I always wanted to be a mother, from the time I was very small. I actually became one in a sense at a young age when my parents divorced, my mother had to go to work fulltime and I was the eldest at home with 3 younger brothers. They became my charge at the age of 14/15 and because I was named caretaker I gave up my teenage years to help my mother. At the same time my sister had 3 daughters and needed a sitter for them often and I became their nanny aunt on weekends or whenever her husband was gone, which was alot, I was so close to them, how I loved them, still do!! Those years were filled with challenges, physical and emotional exhaustion with school, work and the kids that I helped to take care of even before I was a real mother myself. But I knew that that was what I wanted to be.
When I actually became a mother myself, that is where the real challenges were!!!!
I worked hard at nurturing my little crew, teaching them and loving my children. I tried to learn better ways in teaching them, I was hungering and thirsting to find the best way to raise them and do right by them. I have found that the word "motherhood" means the principal business of one's life by loving, nurturing her children. That God's definition of Motherhood is near to divinity, nurturers, sacrificing her own comforts for those of her children and loving them with fierceness and loyalty that is uncomparable. Despite my mistakes I can say I work so hard to raise them right.
In contrast, there are many times, I have lost confidence in myself as a mother, and have doubted myself, I think more in the last several years than ever before! From other's opinions, from assumptions or other sources that take on the world's definition. Often there is a lack of affirmation from the world's view on being a mother! But I just kept trying to do my best and I still keep trying to do my best even with adults for children!
My Visiting Teachers were here today and we were talking of motherhood and one of them said a man in Toronto, Canada, where they were living at the time was watching her and her 7 children and came up to her and said, you are LDS aren't you!!! And of course she answered yes! He said the women of your church are so good!

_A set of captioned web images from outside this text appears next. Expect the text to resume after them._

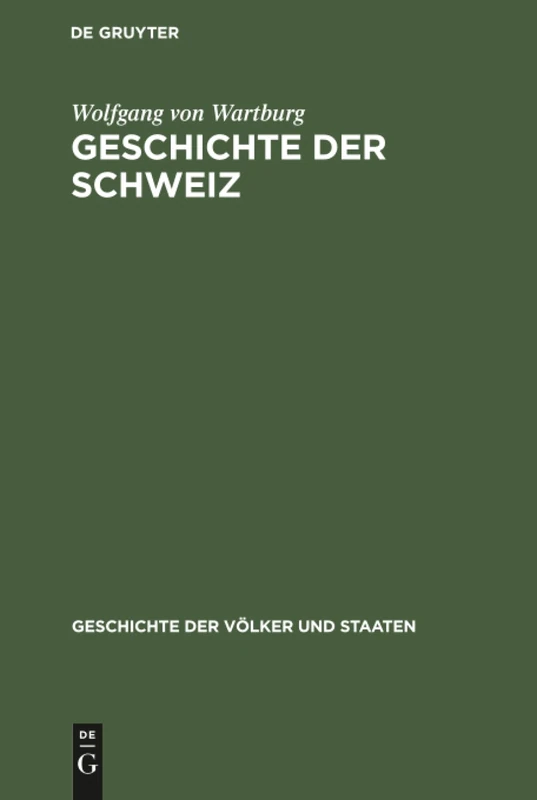 Geschichte der Schweiz (Geschichte Der Völker Und Staaten)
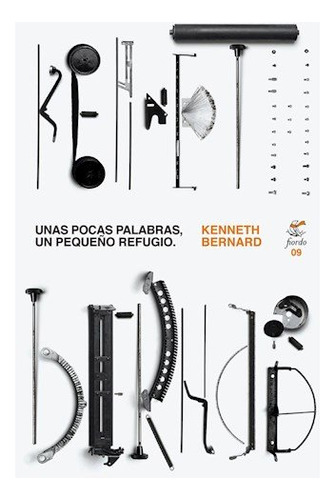Unas Pocas Palabras Un Peque O Refugio - Bernard Kenneth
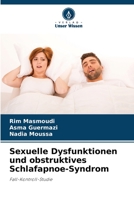 Sexuelle Dysfunktionen und obstruktives Schlafapnoe-Syndrom: Fall-Kontroll-Studie 6206093700 Book Cover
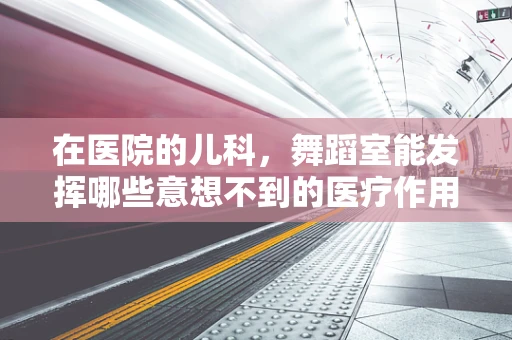 在医院的儿科，舞蹈室能发挥哪些意想不到的医疗作用？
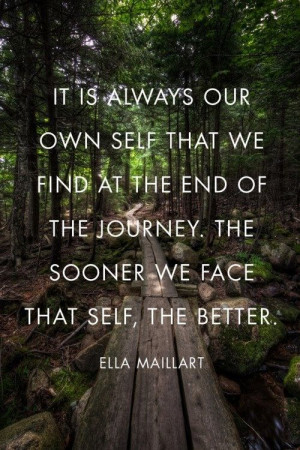 It is always our own self that we find at the end of the journey. The ...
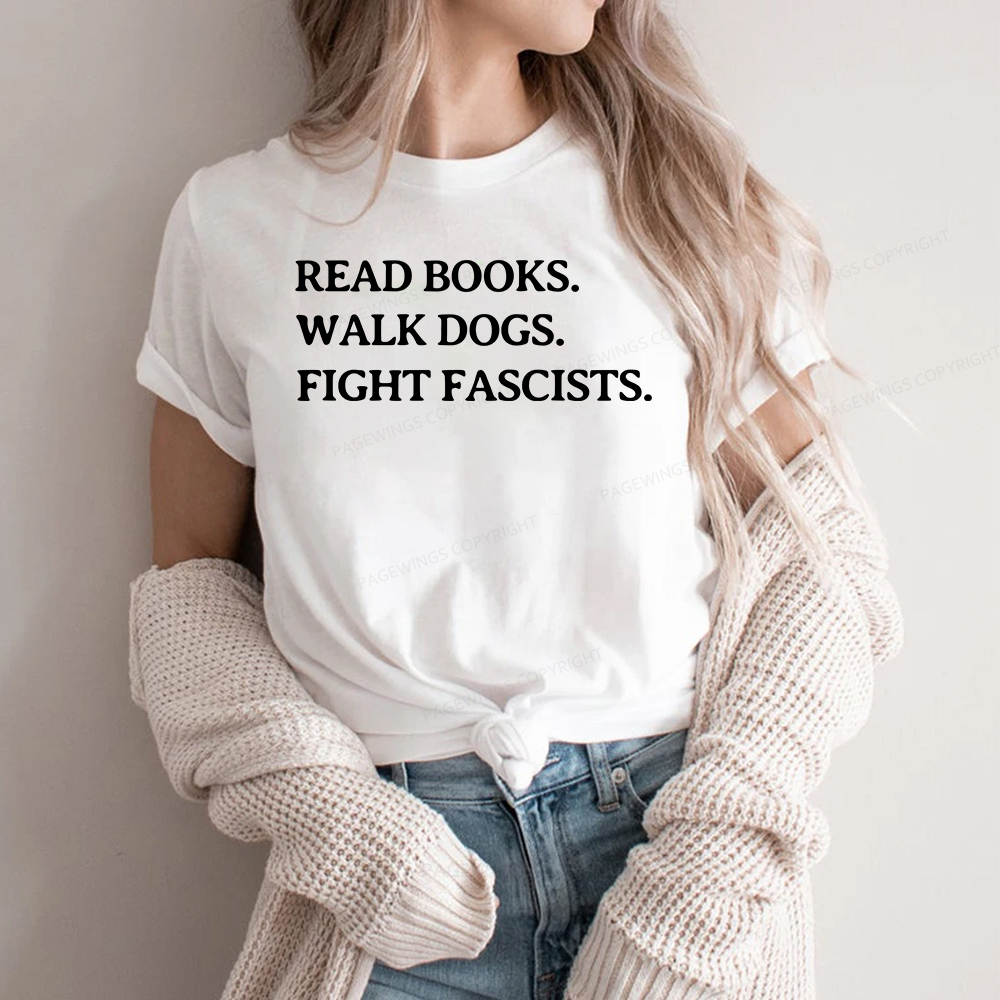 Pagewings Read Books Walk Dogs And Fight Unisex Classic T-shirt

They are staying true to what a good woman does, family, heart of the home, raising kids with values!! She felt that was a great compliment to the women of the church. Some do notice, Mothers do matter!!!
I so appreciated hearing that, it lifted me and reminded me that all that I have done has not and will not go unnoticed by my Father in Heaven. That the choices I made as a mother in their growing up years was the best decision at the time and the circumstance. And still is!! I try not to lean on my own understanding, but listen to what is impressed upon my mind and my heart concerning my family! No one can take that away and as I live with daily doing my best, I will have no regrets, even when the adversary comes in through other people from time to time who's opinions have caused me to doubt myself, that I did make a difference with my children being their mother and they are good people with good hearts trying to make it themselves. So what I've learned is I'm in the process of purifying not perfection! As hard as it is, I'm so happy I'm a mother, it's all I wanted to be!!!
This was definitely a babbling blog! Hope you understand!